Each record below gets repeated exactly, and pictures stay out of the copy.

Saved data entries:
========================================
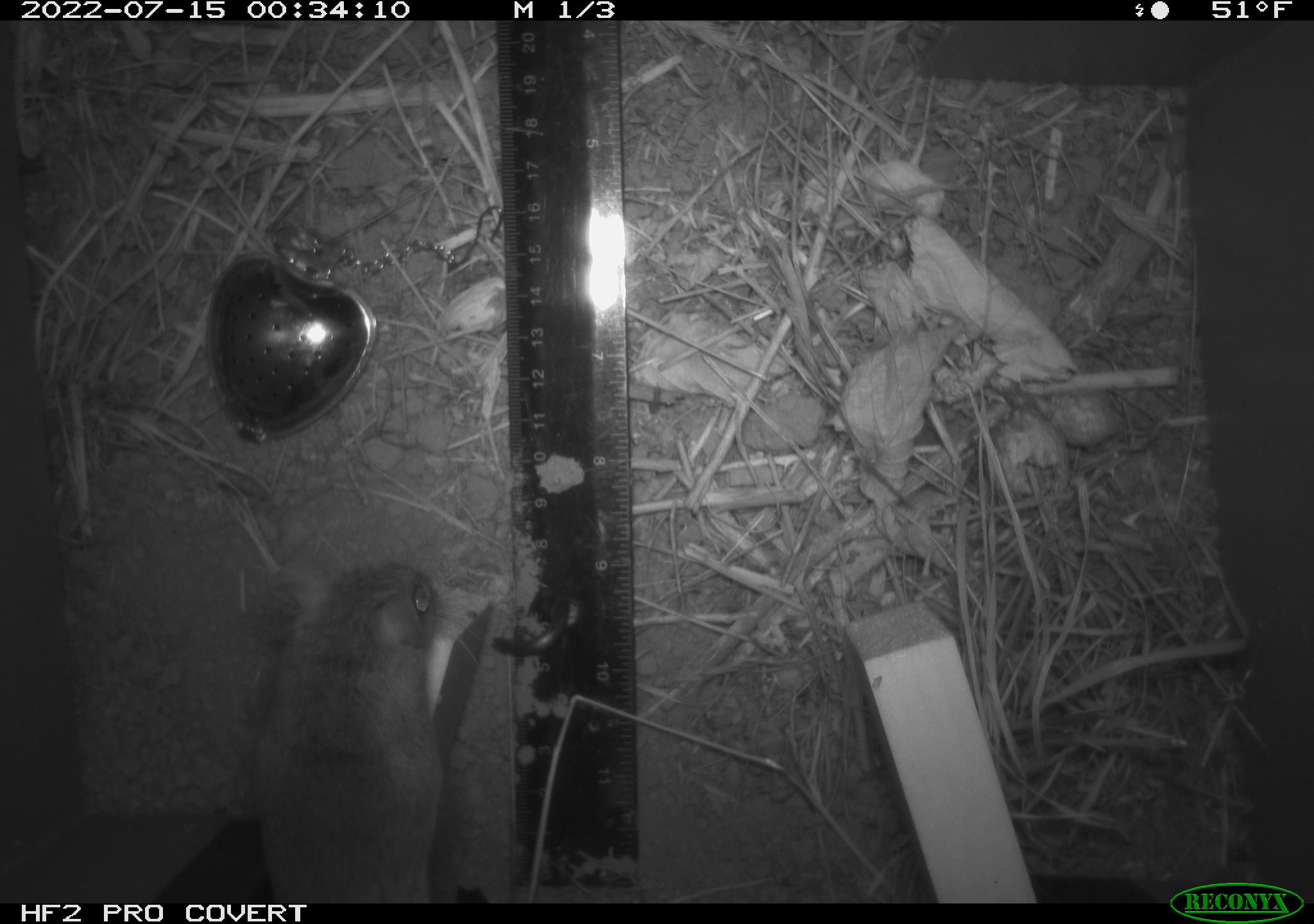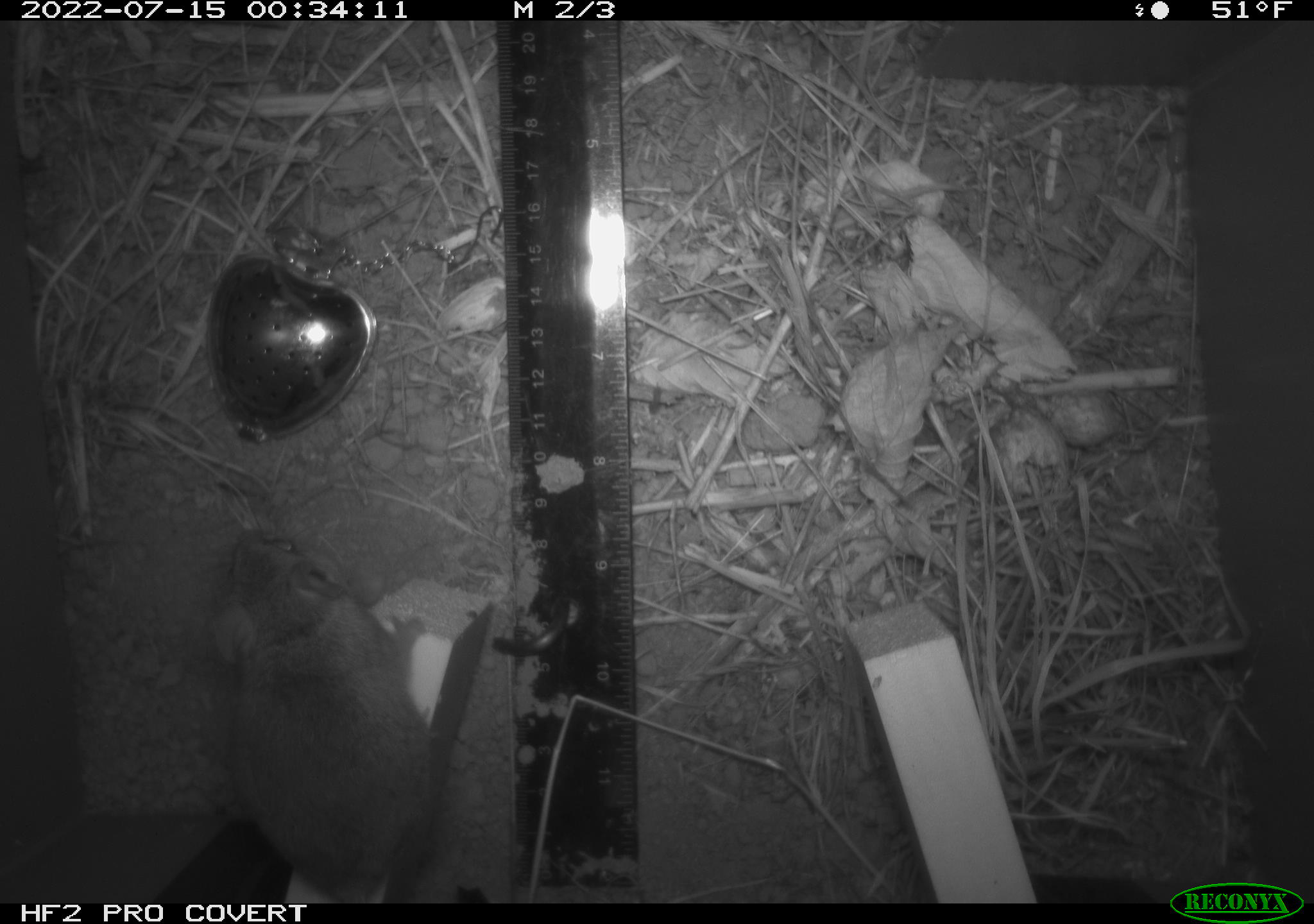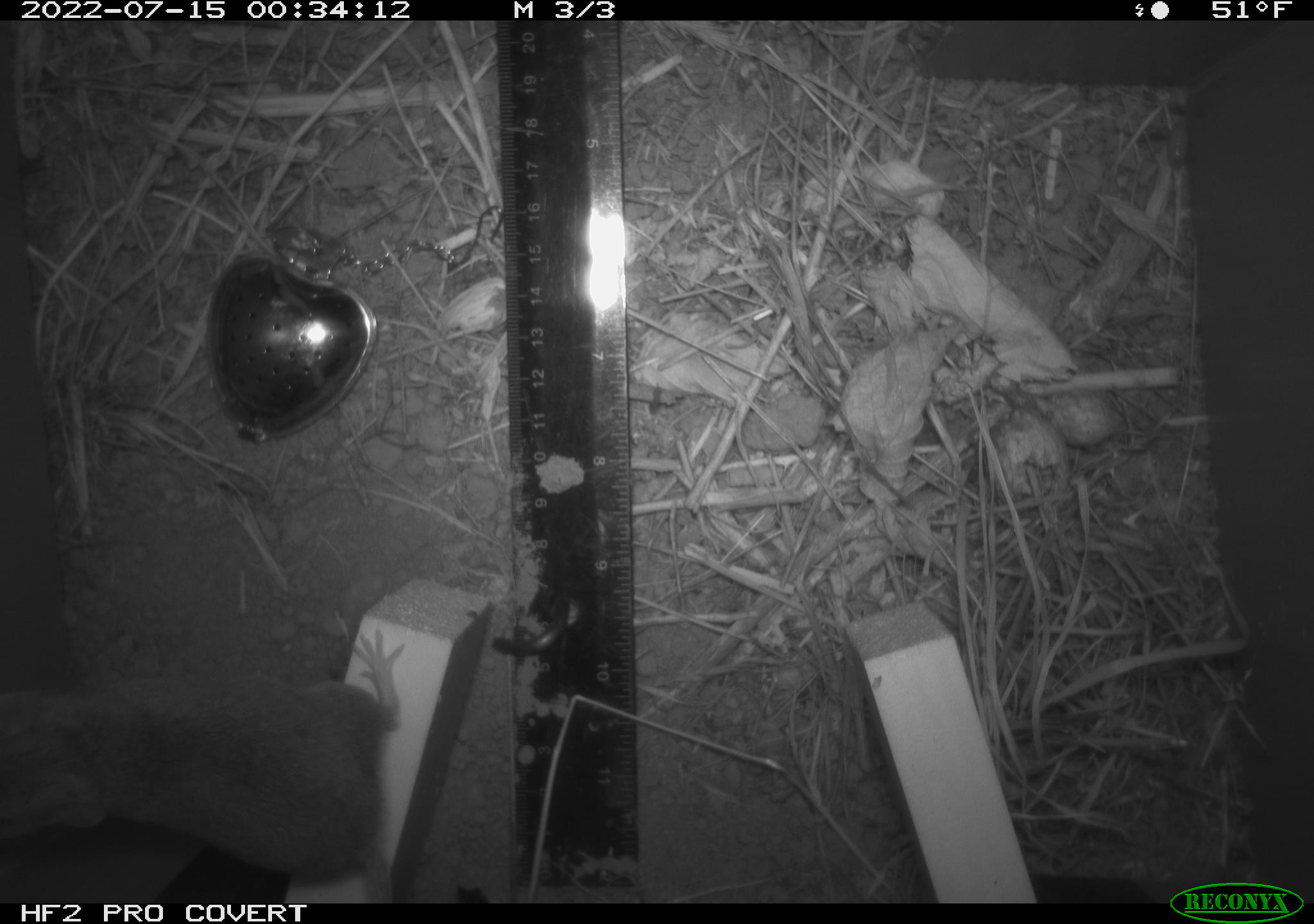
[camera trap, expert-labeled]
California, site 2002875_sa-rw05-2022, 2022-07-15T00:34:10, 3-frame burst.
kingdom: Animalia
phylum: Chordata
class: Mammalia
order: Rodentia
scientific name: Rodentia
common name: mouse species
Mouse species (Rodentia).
========================================
* **RESPONSE AREA**:
[camera trap, expert-labeled]
California, site 2002875_sa-rw05-2022, 2022-07-15T00:34:10, 3-frame burst.
kingdom: Animalia
phylum: Chordata
class: Mammalia
order: Rodentia
scientific name: Rodentia
common name: mouse species
Mouse species (Rodentia).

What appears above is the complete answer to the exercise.